In the book "Causal Inference In Statistics" by Pearl et al., there is the following problem (study question 1.2.2.)
A baseball batter Tim has a better batting average than his teammate Frank. However, someone notices that Frank has a better batting average than Tim against both right-handed and left-handed pitchers. How can this happen? (Present your answer in a table.)
This is basically an example of the Simpson's paradox.
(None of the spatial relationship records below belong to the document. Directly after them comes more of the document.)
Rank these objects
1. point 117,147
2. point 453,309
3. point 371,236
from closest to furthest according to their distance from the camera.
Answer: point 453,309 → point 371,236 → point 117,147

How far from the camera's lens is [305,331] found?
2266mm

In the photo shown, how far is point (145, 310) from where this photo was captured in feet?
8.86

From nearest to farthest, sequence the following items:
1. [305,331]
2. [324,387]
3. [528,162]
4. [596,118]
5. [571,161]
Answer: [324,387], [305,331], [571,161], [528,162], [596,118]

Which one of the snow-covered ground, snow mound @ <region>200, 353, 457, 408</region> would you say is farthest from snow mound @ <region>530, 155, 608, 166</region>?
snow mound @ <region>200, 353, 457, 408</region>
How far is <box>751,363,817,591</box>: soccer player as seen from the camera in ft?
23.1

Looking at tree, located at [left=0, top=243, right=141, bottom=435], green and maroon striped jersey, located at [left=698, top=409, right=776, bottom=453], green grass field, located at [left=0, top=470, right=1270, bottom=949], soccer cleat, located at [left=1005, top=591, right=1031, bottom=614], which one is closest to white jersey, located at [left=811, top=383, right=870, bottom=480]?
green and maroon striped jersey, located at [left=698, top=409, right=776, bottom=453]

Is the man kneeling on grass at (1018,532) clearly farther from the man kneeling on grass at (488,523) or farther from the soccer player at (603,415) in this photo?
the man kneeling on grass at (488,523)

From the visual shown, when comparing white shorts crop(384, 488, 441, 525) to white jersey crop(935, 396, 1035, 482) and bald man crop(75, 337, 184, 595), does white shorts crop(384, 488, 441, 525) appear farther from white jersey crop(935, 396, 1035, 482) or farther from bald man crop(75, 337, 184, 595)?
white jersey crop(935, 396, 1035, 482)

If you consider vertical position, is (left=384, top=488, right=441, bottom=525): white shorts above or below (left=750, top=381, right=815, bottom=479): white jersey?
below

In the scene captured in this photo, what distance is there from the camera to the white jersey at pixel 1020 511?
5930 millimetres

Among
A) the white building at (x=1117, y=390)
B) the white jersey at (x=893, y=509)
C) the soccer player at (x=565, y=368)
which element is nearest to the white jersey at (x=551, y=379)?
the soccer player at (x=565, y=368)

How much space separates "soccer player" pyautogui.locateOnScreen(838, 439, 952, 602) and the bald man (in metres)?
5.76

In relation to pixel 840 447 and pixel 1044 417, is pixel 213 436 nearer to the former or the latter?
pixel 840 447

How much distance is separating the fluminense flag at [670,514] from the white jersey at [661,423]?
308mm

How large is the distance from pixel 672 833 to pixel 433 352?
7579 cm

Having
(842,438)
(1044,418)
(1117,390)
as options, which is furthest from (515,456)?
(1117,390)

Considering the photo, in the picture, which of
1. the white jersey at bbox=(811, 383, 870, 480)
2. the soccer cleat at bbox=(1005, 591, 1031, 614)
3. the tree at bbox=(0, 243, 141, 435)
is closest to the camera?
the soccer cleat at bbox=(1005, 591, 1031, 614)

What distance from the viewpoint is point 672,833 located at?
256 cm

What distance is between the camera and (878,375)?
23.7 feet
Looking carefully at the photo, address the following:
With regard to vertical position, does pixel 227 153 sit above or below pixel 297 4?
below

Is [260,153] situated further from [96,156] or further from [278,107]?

The following table of proportions is used in the solution
And, apparently, the "casual story" would be
- left-handed batters, on average, hit better than their right-handed counterparts
- Frank met significantly more left-handed than Tim
And the solution is then "left-handed batters is a common cause of meeting the player and failure", thus we should look at the segregated data, that is, we should compare Frank and Time with left-hand and right-hand batters separately.
I am not fully understanding this "causal story". It is clear that Frank met more left-handed than Tim, according to the table. But how can we solve this problem if we do not know that "left-handed batters, on average, hit better than their right-handed counterparts". Where does this information come from? Or is this just a supposition in order to draw a conclusion? For example, could we have supposed that right-handed batters are better than left-handed? Then what? Furthermore, how can we come up with these tables?
In general, how do we know whether to draw some conclusions based on the segregated or aggregated data?